Excerpt to read:

^^^^

When a cop is doing a George Floyd in front of you, what should be the appropriate response?

Here in NYC, I can’t imagine the police being called (or responding, if they were to be called). Generally a merchant will simply refuse to accept the bill.

It’s happened to me. I once (unknowingly) tried to pay for a purchase with a twenty-dollar-bill that the merchant refused to accept, saying that it was counterfeit. Upon close examination, I saw that he was right. But it took close examination – I hadn’t noticed before. And who would? Does anyone scrutinize their money that closely? Obviously merchants will, but mostly people don’t check every bill in their wallet.

Also, some googling shows that attempting to pass a counterfeit bill is only a crime if one does it knowingly. For example, I was not committing a crime in the incident I just described.

So it seems quite likely to me that George Floyd was not, in fact, committing a crime when he tried to spend that counterfeit bill.

I’ve seen a very badly done twenty dollar bill that was passed in a dark bar on a busy night. The bill felt wrong, more like cardboard than paper. The bar kept the bill around for training purposes, police were never called.

All you can really do is film the incident, call 911 and tell them that you are witnessing a police officer murdering someone and let the cops know that you are filming it. Now that one police officer has been convicted, perhaps other police officers will think twice before murdering someone in broad daylight. Some of the witnesses to Floyd’s murder testified to how traumatized they were by not being able to stop the murder that they filmed, but they aren’t the ones who committed the murder and they did the best they could against an gang of armed killers.

Yes, a dark bar on a busy night is probably the ideal environment in which to pass a fake bill. And I’ve read that getting the paper right is the biggest problem for counterfeiters.

Also not surprised that the cops were never called. I remember last year, when I first read/saw on television the stories about George Floyd’s death, being surprised that the store had called the cops. Later I learned more details, including that the store personnel had discovered the fake after Floyd had left the store, and had followed him outside to try and recover what they’d sold him, and being even more surprised – I would have thought that a merchant would have written off the cost to them of a pack of smokes and let it go at that point.

^^^^

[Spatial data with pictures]
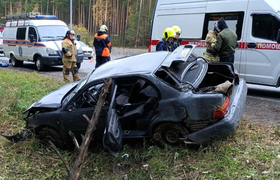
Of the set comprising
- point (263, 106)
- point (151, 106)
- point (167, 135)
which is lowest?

^^^^

Exercises to complete:
A – In the counterfeit bill discussion, repeat word for word the part that opens with the words containing "I’ve seen a" and closes with "of armed killers.".
B – Answer these from the counterfeit bill discussion, one per line:
(i) What denomination was the bill the merchant refused as counterfeit?
(ii) What did the badly done bill passed in the dark bar feel more like than paper?
(iii) What has been read to be the biggest problem for counterfeiters?

Full answers:
A –
I’ve seen a very badly done twenty dollar bill that was passed in a dark bar on a busy night. The bill felt wrong, more like cardboard than paper. The bar kept the bill around for training purposes, police were never called.

All you can really do is film the incident, call 911 and tell them that you are witnessing a police officer murdering someone and let the cops know that you are filming it. Now that one police officer has been convicted, perhaps other police officers will think twice before murdering someone in broad daylight. Some of the witnesses to Floyd’s murder testified to how traumatized they were by not being able to stop the murder that they filmed, but they aren’t the ones who committed the murder and they did the best they could against an gang of armed killers.

B –
(i) Twenty dollars
(ii) Cardboard
(iii) Getting the paper right